** Source extract follows **
Soon kueh are among my earliest taste memories. They’re distinctly Teochew – one of the few kueh in common circulation that haven’t been adopted and adapted by another community in Singapore. A rice flour skin encloses batons of bamboo shoots1 stewed with dried mushrooms, pork, and dried shrimp (a kind of Southern Chinese trinity), seasoned vigorously with white pepper, and delicately with soy sauce and sesame oil.
They’re traditionally shaped as half-moons, with a flat or pleated edge. Today they’re most commonly made in a hinged plastic mold. It’s honestly hard to think of a less ergonomic filling. Raw egg yolks handle more easily. The bamboo shoots are a brush heap, odd lengths at odd angles, a collection of ways to poke holes in the skin. When I try to seal the pocket, it declares independence. The skin itself is finicky – the recipe I’m using (from The Way of Kueh, naturally2) is elastic: it resists flattening, but also tears like hosiery. When I make them, a third to a half of the batch emerge from the steamer in tatters. We eat them for lunch, a pile of noodles.
I’ve only been making soon kueh for 4 years, so my incompetence is on one level no surprise, but it is at odds with how readily the other kueh I’ve made have come to hand. Repetition, good recipes, and access to a superlative teacher have gotten me through png kueh, ang ku kueh, bika ambon, sarang semut, and many others (see the bottom of this post).3 And my long association with soon kueh makes their slipperiness feel like a particular sort of challenge.
On the one hand, I probably have another 30 years to figure it out, on the other hand, I don’t have that many occasions to practice. But when I do make soon kueh, I’m cooking in public, with forty or fifty people to feed. This suits my inner line cook, but he’s also constantly looking for refinements efficiencies – a skin that’s easier to handle, a form that’s easier to shape. Pinching the edges is slower than counting a rosary, and goddamnit I need to ship out in two hours.
The tension, of course, is that I make kueh not because I want to eat them, but because I think it’s important that someone makes these the old, time-consuming way.4 All this led me to call Christopher (who wrote The Way of Kueh) to talk about why my soon kueh keep exploding, and how kueh, and other old dishes, change.
TW: I'm thinking about a couple of things. One is how recipes evolve and how dishes change, and the other is, do you have a mental model of at what point is a change too much?
** End of Source extract **
** Given material follows **
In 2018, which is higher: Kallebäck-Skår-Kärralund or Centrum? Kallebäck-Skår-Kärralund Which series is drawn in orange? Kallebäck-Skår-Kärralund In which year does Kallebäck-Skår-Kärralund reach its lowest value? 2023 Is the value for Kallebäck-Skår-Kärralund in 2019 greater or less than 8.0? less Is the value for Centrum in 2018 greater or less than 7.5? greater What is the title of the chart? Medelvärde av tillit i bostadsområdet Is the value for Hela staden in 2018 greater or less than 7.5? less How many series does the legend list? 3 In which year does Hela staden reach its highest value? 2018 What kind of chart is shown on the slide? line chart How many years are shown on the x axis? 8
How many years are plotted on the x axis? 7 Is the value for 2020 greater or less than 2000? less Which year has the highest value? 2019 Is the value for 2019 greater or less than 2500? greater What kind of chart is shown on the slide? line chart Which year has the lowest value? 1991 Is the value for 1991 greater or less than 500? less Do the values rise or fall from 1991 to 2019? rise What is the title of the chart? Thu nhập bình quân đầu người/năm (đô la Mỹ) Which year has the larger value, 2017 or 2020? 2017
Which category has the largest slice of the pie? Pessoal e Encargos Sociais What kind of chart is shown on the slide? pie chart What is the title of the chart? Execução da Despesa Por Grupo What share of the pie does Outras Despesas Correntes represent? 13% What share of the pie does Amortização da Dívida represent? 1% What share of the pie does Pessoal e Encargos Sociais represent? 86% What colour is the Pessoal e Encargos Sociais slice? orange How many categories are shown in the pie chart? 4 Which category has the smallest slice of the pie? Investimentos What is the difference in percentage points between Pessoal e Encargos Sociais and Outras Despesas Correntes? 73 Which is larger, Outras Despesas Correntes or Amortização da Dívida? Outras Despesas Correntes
** End of Given material **
▸ Problem statement
Decide whether each statement agrees with the soon kueh essay above. Answer yes or no for each, and quote the words of the essay that decide it.
1. Soon kueh are most often made in a hinged plastic mold today.
2. The writer has been making soon kueh for ten years.
3. The filling is seasoned delicately with white pepper.

▸ Output for this exercise
1. Yes: "Today they’re most commonly made in a hinged plastic mold."
2. No: "I’ve only been making soon kueh for 4 years"
3. No: "seasoned vigorously with white pepper, and delicately with soy sauce and sesame oil"